[Opening INPUT DATA section]

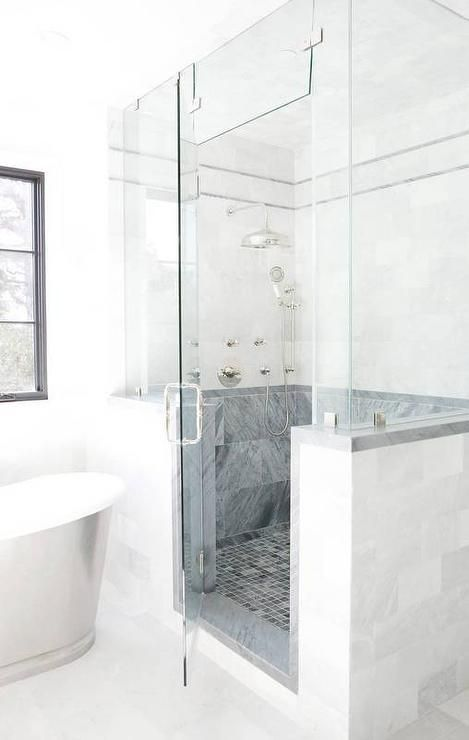 Sharon Taftian Interior Design - Stunning walk-in steam shower is enclosed behind a glass and marble enclosure and featuring blue Bardiglio marble grid floor tiles framed by Bardiglio marble backsplash tiles contrasted with white marble upper wall tiles holding a vintage hand held shower head beside a vintage rain shower head.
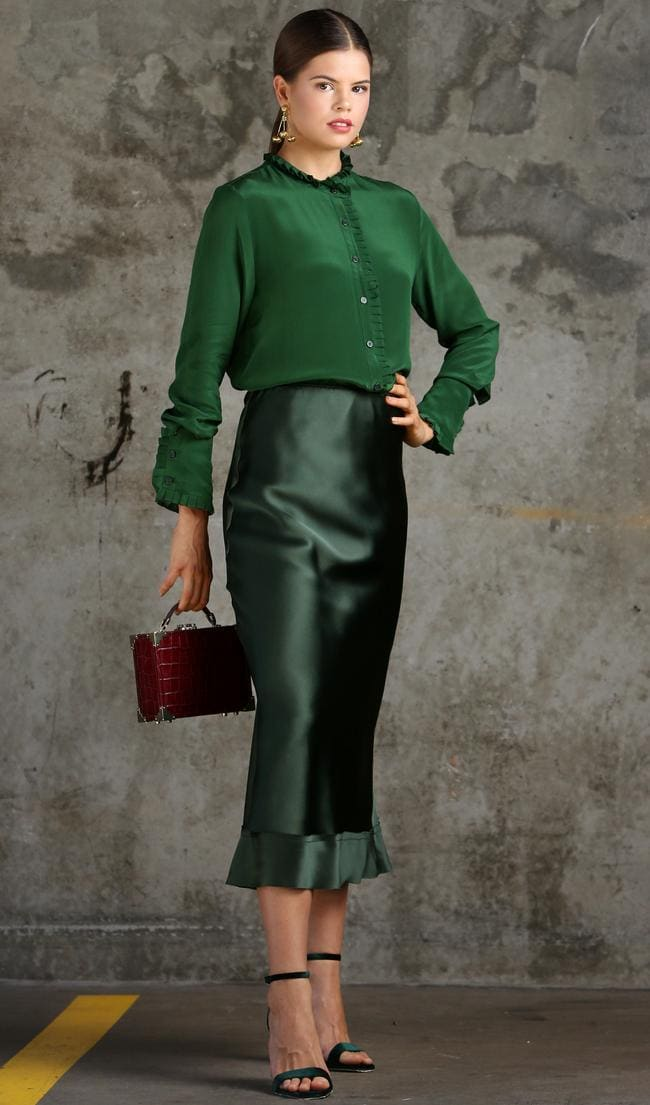 Lee Mathews Silk Shirt ($349), Lee Mathews Silk Satin Skirt ($330), Aspinal of London Trunk Clutch Mini Bag ($899), Tony Bianco Forest Velvet Heels ($179.95), Brisbane Designer Katheleen Kedwell No.9 Gold earrings ($180.00, available online). Model: Frankie Collard. Stylist: Sarah Elizabeth Turner. Photographer: Steve Pohlner/AAP. All clothing provided by David Jones James St <br />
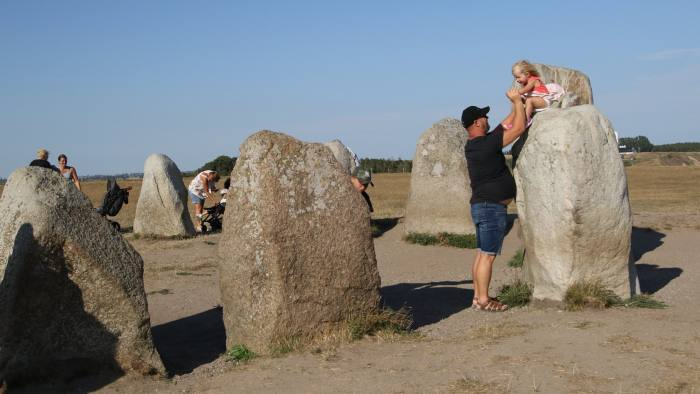 People visiting the Ales Stenar are seen on 2 August 2018 in Kaseberga , Sweden Ales Stenar (Ale's Stones) called also Swedish Stonehenge complex at the hill on the Baltic Sea coast. Ales Stenat is megalithic monument in a stone ship shape oval in outline, with the stones at each end markedly larger than the rest. It is 67-metres long formed by 59 large boulders, weighing up to 1.8 tonnes each. Ales stenar was build probably in 6th or 7th century by the Vikings ancestors (Photo by Michal Fludra/NurPhoto via Getty Images)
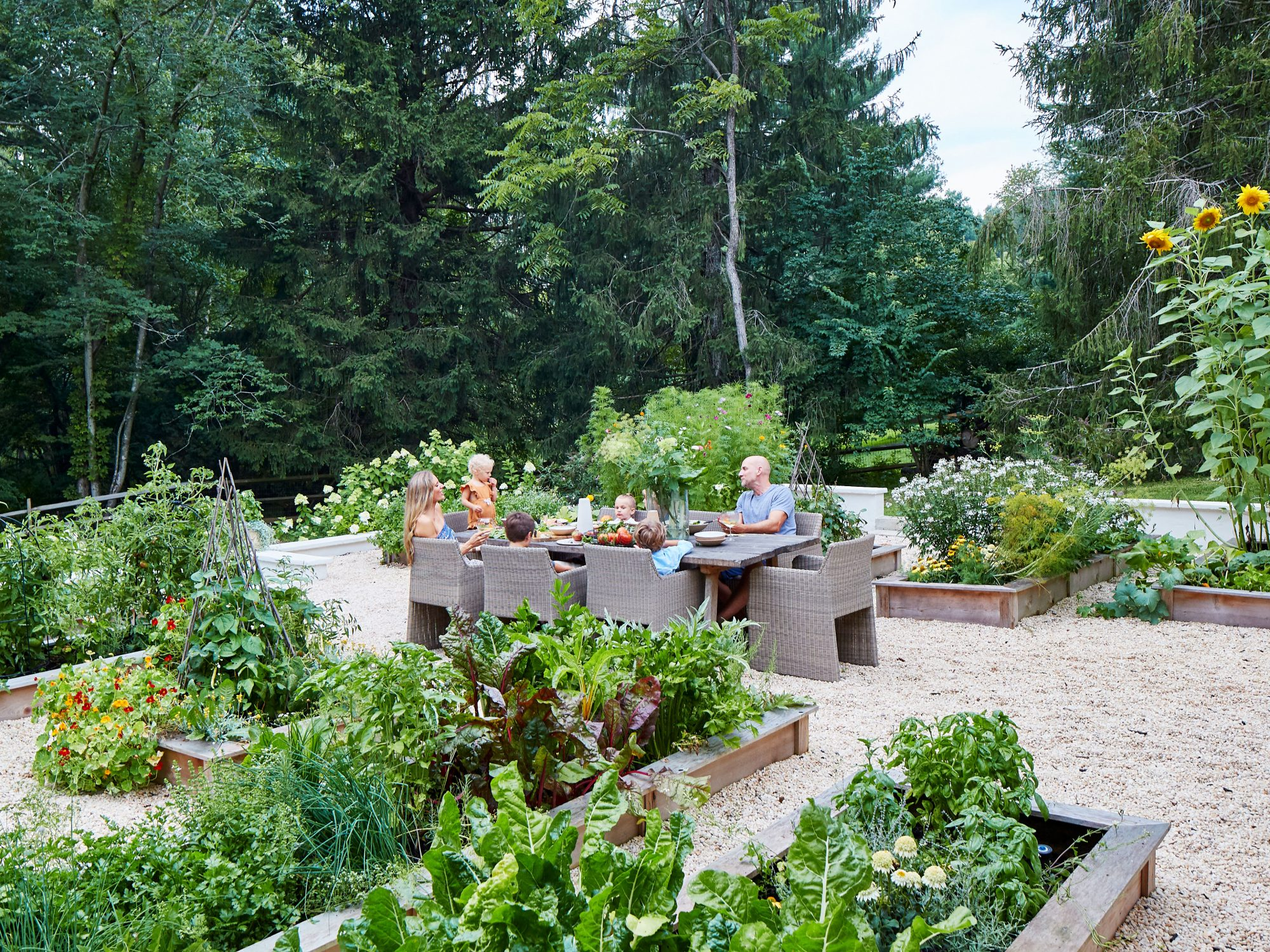 Lauren Liess and Family Eating Dinner at Table in Vegetable Garden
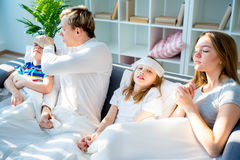 Family having flu. Family is having common flu, wiping noses royalty free stock image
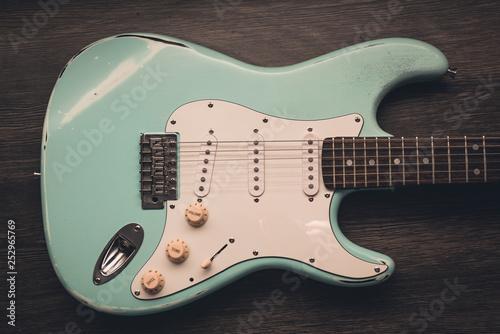 Fotomural Light blue electric guitar against brown wood background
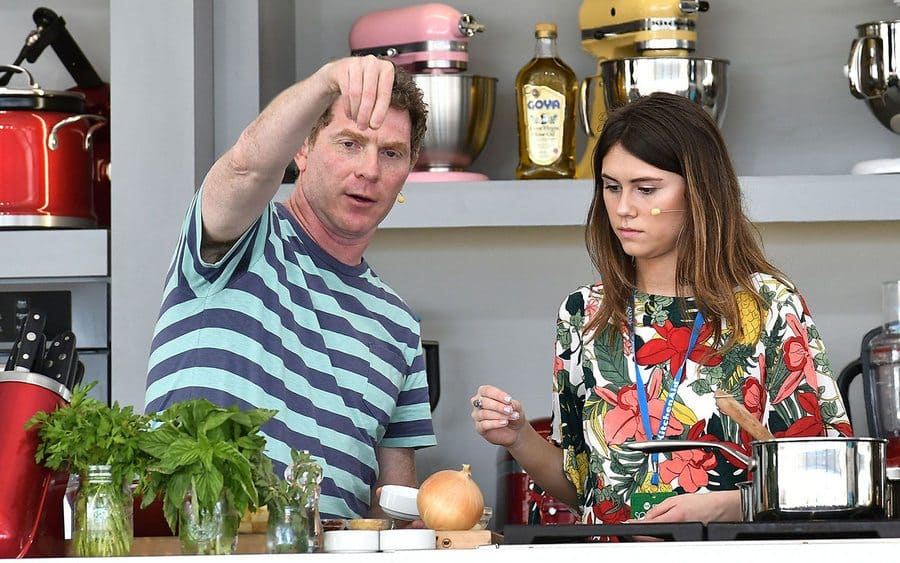 Bobby and Sophia Flay in the kitchen cooking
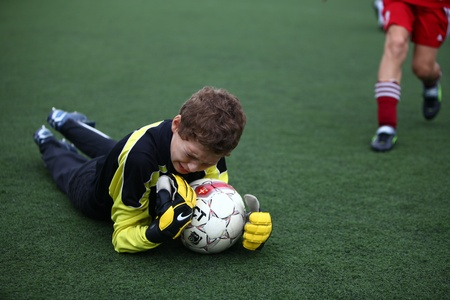 BELGOROD, RUSSIA - JULY 4  Unidentified boy plays football as goalkeeper July, 4 2010 in Belgorod, Russia  The final of Chernozemje superiority, Football kinder team of 1998 year of birth   Stock Photo - 13538078
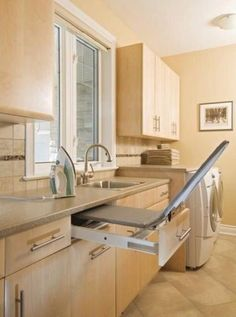 Pullout ironing board laundry room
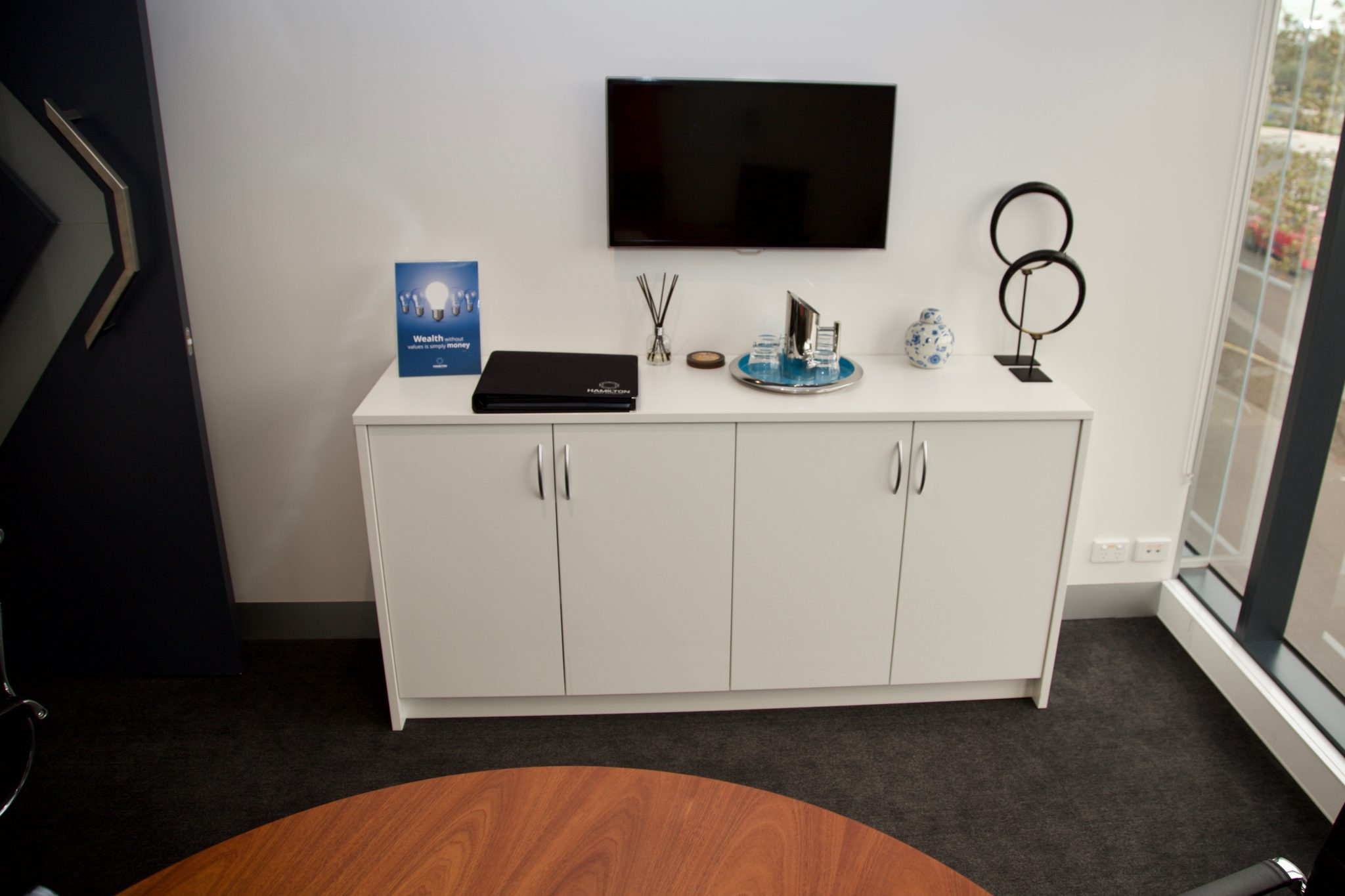 white storage credenza in an office meeting room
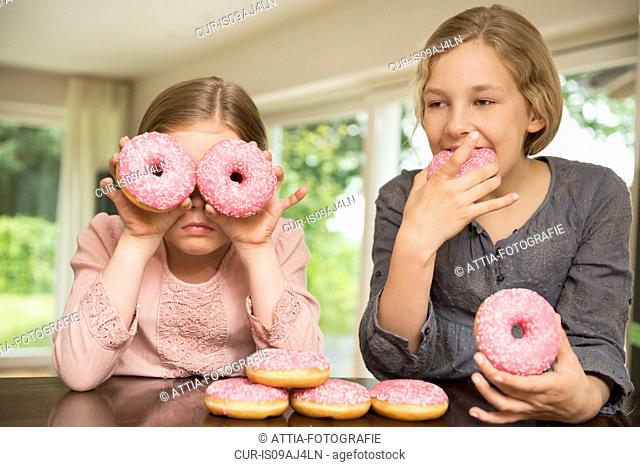 Two sisters one with doughnut holes over her eyes, the other eating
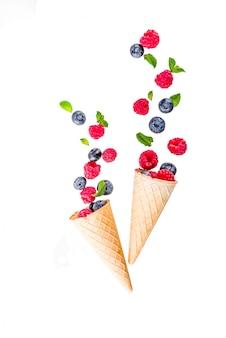 ラズベリーとブルーベリーとワッフルアイスクリームコーン、上記の単純なパターンを持つ創造的なレイアウト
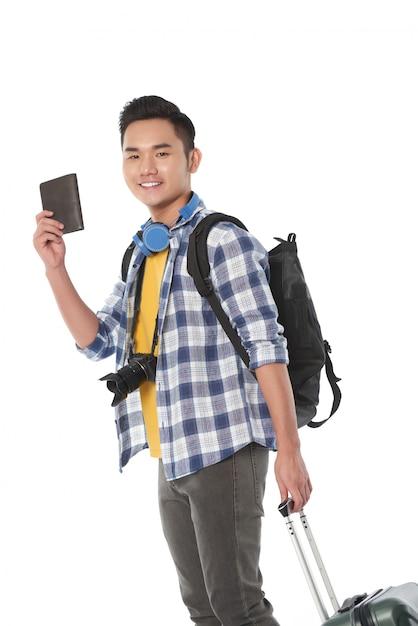 Vista lateral de um turista com bagagem de mão, pronta para apresentar seu passaporte Foto gratuita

[Closing INPUT DATA section]

Transcribe exactly the line that contains "white storage credenza" and each line after it through the end of the listing. Leave out the pictures.

 white storage credenza in an office meeting room
 Two sisters one with doughnut holes over her eyes, the other eating
 ラズベリーとブルーベリーとワッフルアイスクリームコーン、上記の単純なパターンを持つ創造的なレイアウト
 Vista lateral de um turista com bagagem de mão, pronta para apresentar seu passaporte Foto gratuita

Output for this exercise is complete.